= DOCUMENT EXCERPT =

*****

Ding Lei (#7), founder of internet company NetEase, and Wang Wei (#8) of the delivery service company SF Express, rounded out the GBA’s representation in the Top 10.
Strengths in High-end Manufacturing
Real estate remains the place to be for billionaires in the GBA. But times are changing, as TMT (technology, media and telecom), medicine and healthcare, medical devices, electronic components, finance and investment are the industries for faster-growing fortunes.
Indeed, the region’s property tycoons have been making bold bids recently to cross over to other industries. Evergrande’s Xu Jiayin is one of the most conspicuous, having been aggressively venturing into new energy vehicles. Yang Huiyan of Country Garden, meanwhile, has chosen to invest heavily in agriculture and robotics. In July last year, the group established Guangdong Bozhilin Robot Ltd, with plans to invest more than US$11.5 billion to establish a “robot valley” in Foshan’s Shunde district. Its headquarters will occupy 10 square kilometers.
In the TMT sector, which focuses on a light asset model, the GBA shows strength as well, as 22 entrepreneurs from the sector are on the list this year, mainly from Guangzhou and Shenzhen. Also seen as promising is medicine and healthcare, and the medical device industry. Zhuhai’s two richest people exemplify this: BY-Health’s Liang Yunchaoranks 179th with S$1.79 billion, up 89 places from last year. Dong Fanof Jafron Biomedical also jumped 19 places to 297th with US$1.21 billion.

*****

= DATASET EXTRACT =

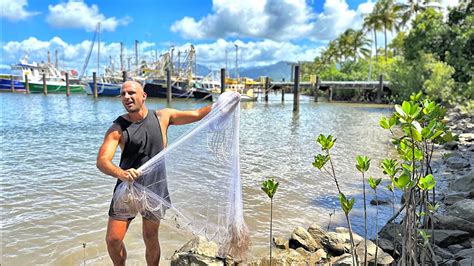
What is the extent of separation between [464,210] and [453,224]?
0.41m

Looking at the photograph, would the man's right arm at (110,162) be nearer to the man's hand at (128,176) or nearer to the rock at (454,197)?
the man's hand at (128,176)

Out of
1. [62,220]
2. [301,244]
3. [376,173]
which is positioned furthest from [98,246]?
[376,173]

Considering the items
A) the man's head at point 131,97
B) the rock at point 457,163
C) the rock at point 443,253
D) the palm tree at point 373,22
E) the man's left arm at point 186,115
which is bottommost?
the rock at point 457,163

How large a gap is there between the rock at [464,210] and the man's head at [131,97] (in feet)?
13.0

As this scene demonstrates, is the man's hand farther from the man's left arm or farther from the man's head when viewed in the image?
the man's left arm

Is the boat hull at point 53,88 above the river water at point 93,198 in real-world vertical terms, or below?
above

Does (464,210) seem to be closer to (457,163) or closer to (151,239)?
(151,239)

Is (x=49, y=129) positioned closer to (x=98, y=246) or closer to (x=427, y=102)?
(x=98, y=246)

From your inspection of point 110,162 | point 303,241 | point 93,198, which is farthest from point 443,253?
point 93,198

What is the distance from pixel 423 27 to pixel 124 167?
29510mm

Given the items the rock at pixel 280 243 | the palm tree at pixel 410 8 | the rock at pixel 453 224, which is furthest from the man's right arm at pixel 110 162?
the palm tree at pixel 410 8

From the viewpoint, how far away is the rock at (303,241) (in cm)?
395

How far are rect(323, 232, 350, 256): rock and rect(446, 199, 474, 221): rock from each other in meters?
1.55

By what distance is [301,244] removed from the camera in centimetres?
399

*****

= ASSIGNMENT 1 =
Reproduce the passage of the GBA billionaires report that begins at the words "Ding Lei (#7), founder" and stops after "the Top 10.", substituting "Tencent" for "NetEase".
= ASSIGNMENT 2 =
Pick up the GBA billionaires report where it stops and keep writing.

= WRITTEN ANSWER 1 =
Ding Lei (#7), founder of internet company Tencent, and Wang Wei (#8) of the delivery service company SF Express, rounded out the GBA’s representation in the Top 10.

= WRITTEN ANSWER 2 =
Overall, the report’s authors note that the GBA has a great advantage in the integrated nature of its high-end manufacturing industries. While not a leader in higher-education institutions, the region has no shortage of entrepreneurial drive and innovative achievers. The GBA leads the country’s technological transformation by remaining open-minded in the process of economic upgrading, the magazine said.
Youth are rising
Among the 103 rich people from the GBA, the youngest is 29-year-old Ji Kaiting, while the oldest is 82-year-old Liang Qingde. More than half of the list are 50-59 years old.
Yang Huiyan of Country Garden is by far the richest youngster, at US$17.9 billion. Ji Kaiting, meanwhile, is the daughter of Logan Property chairman, Ji Haipeng, with a net worth of $5.24 billion held through various family trusts.
The three other GBA youngsters on the list were self-made. Wang Tao, aged 39, of Shenzhen-based drone maker DJI, ranks 101st with US$4.76 billion. Founder of global manufacturer of advanced flexible displays Royole, Liu Zihong, 36, ranks 207th with US$1.59 billion. The founder of space technologies company Kuang-Chi Science, Liu Ruopeng, 36, ranks 490th with US$710 million.
The three graduated from different universities: Hong Kong University of Science and Technology, Tsinghua University and Duke University, respectively. But they all chose to establish their businesses in Shenzhen.
Wang Tao founded DJI in 2006 – today it has a 70% share of the global consumer drone market. Liu Zihong founded Royale in 2012 – today it is valued at US$5 billion and makes the world’s thinnest 0.01mm flexible display. Liu Ruopeng’s Kuang-Chi Science, launched in Shenzhen in 2010, is competitive in the global metamaterial industry and has established offices across 18 countries and regions.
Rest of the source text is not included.